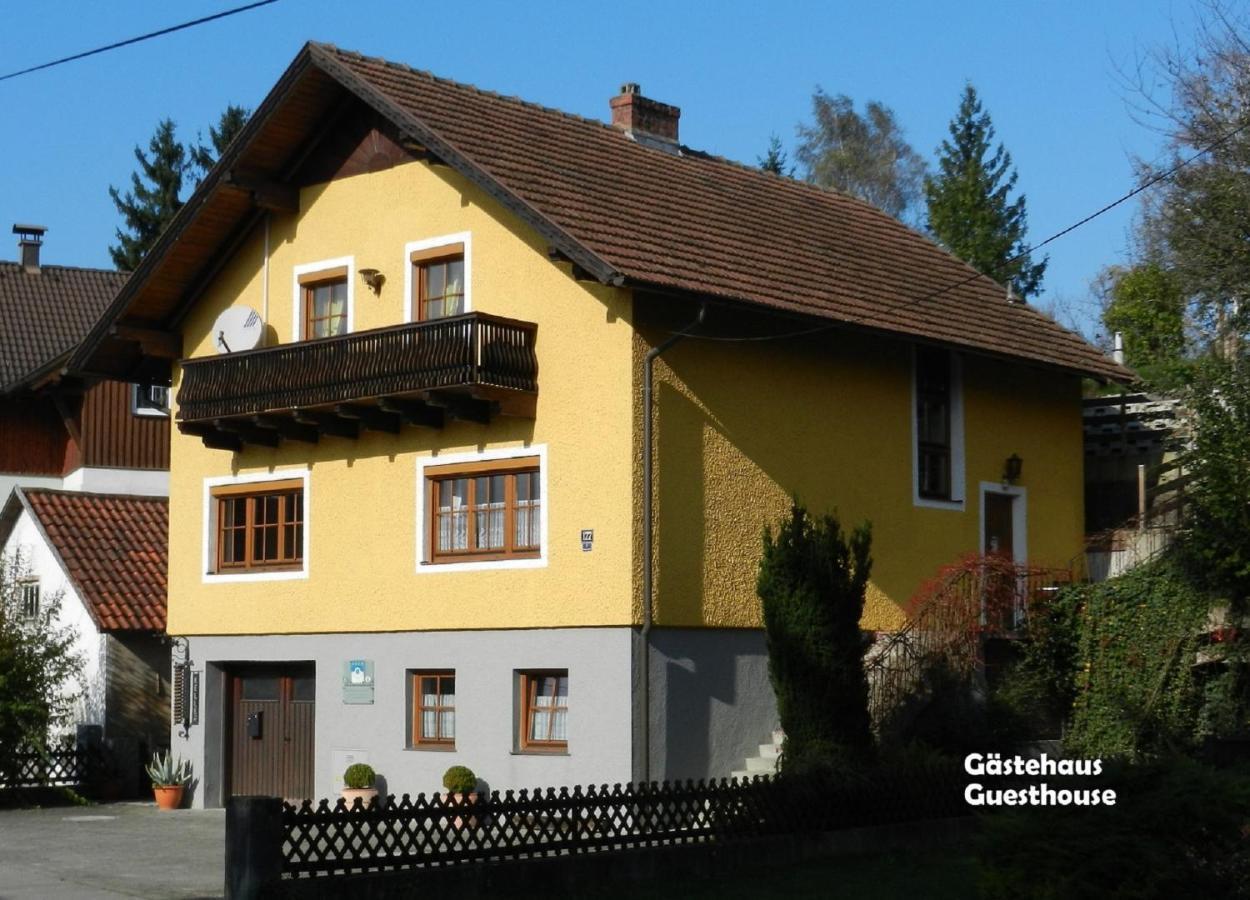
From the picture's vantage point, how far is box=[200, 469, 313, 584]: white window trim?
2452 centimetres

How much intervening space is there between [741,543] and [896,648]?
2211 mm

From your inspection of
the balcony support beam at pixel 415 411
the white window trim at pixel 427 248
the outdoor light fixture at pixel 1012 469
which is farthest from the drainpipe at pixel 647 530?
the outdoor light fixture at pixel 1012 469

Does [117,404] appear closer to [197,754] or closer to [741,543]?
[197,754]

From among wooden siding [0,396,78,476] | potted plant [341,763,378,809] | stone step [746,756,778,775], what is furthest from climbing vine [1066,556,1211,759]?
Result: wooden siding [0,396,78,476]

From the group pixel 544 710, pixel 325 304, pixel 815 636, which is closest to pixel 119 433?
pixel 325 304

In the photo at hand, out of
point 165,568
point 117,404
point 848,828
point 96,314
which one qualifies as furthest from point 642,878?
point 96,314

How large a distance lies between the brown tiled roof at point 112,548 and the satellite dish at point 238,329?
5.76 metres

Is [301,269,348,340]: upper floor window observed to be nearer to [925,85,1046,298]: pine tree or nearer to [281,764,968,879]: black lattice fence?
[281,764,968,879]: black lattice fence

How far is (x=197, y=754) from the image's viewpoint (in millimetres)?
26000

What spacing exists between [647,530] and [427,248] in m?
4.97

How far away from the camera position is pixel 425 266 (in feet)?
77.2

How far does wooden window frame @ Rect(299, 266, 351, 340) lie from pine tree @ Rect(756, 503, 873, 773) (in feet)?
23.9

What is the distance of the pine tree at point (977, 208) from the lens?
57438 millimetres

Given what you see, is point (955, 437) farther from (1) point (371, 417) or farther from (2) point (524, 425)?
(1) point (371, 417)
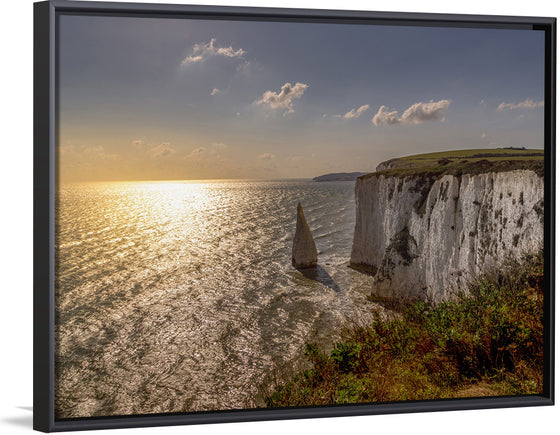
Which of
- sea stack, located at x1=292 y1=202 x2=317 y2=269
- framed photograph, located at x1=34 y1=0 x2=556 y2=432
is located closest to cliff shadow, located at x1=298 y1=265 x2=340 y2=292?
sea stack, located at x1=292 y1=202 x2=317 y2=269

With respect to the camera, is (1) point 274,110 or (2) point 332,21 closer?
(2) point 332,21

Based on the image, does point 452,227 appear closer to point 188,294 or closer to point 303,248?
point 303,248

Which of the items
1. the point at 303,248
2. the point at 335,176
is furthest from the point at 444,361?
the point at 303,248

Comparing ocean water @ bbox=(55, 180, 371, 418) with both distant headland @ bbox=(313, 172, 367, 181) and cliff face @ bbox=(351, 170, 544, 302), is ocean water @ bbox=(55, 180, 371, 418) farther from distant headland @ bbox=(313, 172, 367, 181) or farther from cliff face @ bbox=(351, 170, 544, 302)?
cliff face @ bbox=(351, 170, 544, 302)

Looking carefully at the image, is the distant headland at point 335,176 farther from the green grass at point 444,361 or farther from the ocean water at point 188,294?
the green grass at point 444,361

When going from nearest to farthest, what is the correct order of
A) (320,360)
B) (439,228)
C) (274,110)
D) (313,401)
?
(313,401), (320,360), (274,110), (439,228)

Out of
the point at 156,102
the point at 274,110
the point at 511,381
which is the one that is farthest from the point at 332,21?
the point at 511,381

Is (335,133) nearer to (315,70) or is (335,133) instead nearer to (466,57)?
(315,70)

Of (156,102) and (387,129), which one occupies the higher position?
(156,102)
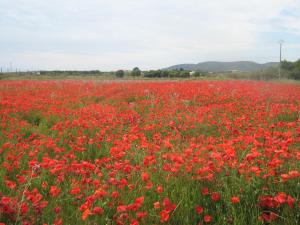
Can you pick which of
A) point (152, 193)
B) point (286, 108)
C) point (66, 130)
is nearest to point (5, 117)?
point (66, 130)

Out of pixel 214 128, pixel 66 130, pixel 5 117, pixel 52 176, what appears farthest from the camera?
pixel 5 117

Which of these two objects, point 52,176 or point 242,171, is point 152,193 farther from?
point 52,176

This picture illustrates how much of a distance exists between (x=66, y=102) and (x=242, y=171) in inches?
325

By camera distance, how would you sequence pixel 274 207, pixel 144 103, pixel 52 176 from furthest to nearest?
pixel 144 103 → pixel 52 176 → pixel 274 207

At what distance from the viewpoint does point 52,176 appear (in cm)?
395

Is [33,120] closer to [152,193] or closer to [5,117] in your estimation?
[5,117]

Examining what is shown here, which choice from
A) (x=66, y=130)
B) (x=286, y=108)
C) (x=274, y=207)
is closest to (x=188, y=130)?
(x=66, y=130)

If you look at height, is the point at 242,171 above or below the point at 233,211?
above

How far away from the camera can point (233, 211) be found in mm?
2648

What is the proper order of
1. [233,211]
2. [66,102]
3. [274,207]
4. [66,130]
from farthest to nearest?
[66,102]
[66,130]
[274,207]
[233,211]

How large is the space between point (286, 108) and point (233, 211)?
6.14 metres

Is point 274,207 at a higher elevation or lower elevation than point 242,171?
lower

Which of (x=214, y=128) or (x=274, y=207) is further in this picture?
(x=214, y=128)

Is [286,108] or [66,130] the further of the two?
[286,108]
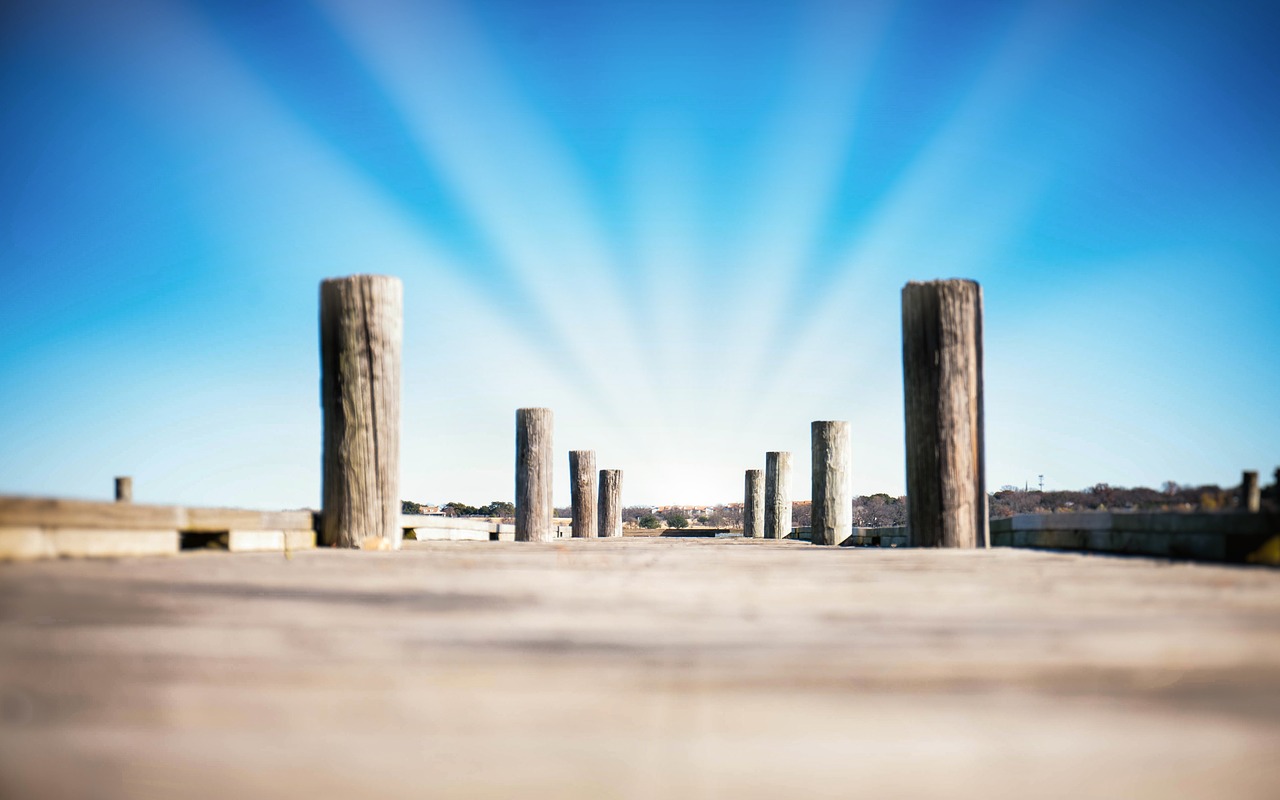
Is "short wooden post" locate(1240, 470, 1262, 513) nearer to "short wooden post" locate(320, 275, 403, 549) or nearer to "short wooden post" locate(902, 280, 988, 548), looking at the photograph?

◇ ◇ ◇ ◇ ◇ ◇ ◇

> **What the task requires**: Write out an exact reproduction of the lines from the line that holds "Which of these" to the bottom of the listing above, both ends included. Exclude pictures.

> **Result for this task**:
Which of these two objects, point 52,176 or point 242,171, is point 152,193 farther from?
point 52,176

This picture illustrates how much of a distance exists between (x=66, y=102) and (x=242, y=171) in inches?
325

By camera distance, how would you sequence pixel 274 207, pixel 144 103, pixel 52 176 from furthest to nearest?
pixel 144 103 → pixel 52 176 → pixel 274 207

At what distance from the viewpoint does point 52,176 appear (in cm)?
395

Is [33,120] closer to [152,193] or closer to [5,117] in your estimation?
[5,117]

Examining what is shown here, which choice from
A) (x=66, y=130)
B) (x=286, y=108)
C) (x=274, y=207)
is closest to (x=188, y=130)?
(x=66, y=130)

If you look at height, is the point at 242,171 above or below the point at 233,211?
above

How far away from the camera can point (233, 211) be found in mm?
2648

What is the proper order of
1. [233,211]
2. [66,102]
3. [274,207]
4. [66,130]
from farthest to nearest?
[66,102]
[66,130]
[274,207]
[233,211]

How large is the space between point (286, 108) and point (233, 211)?
6.14 metres

Is point 274,207 at a higher elevation or lower elevation than point 242,171?
lower

Which of (x=214, y=128) or (x=274, y=207) is further in this picture?
(x=214, y=128)

Is [286,108] or [66,130] the further of the two?
[286,108]
Is "short wooden post" locate(1240, 470, 1262, 513) nearer to "short wooden post" locate(320, 275, 403, 549) or nearer to "short wooden post" locate(902, 280, 988, 548), looking at the photograph?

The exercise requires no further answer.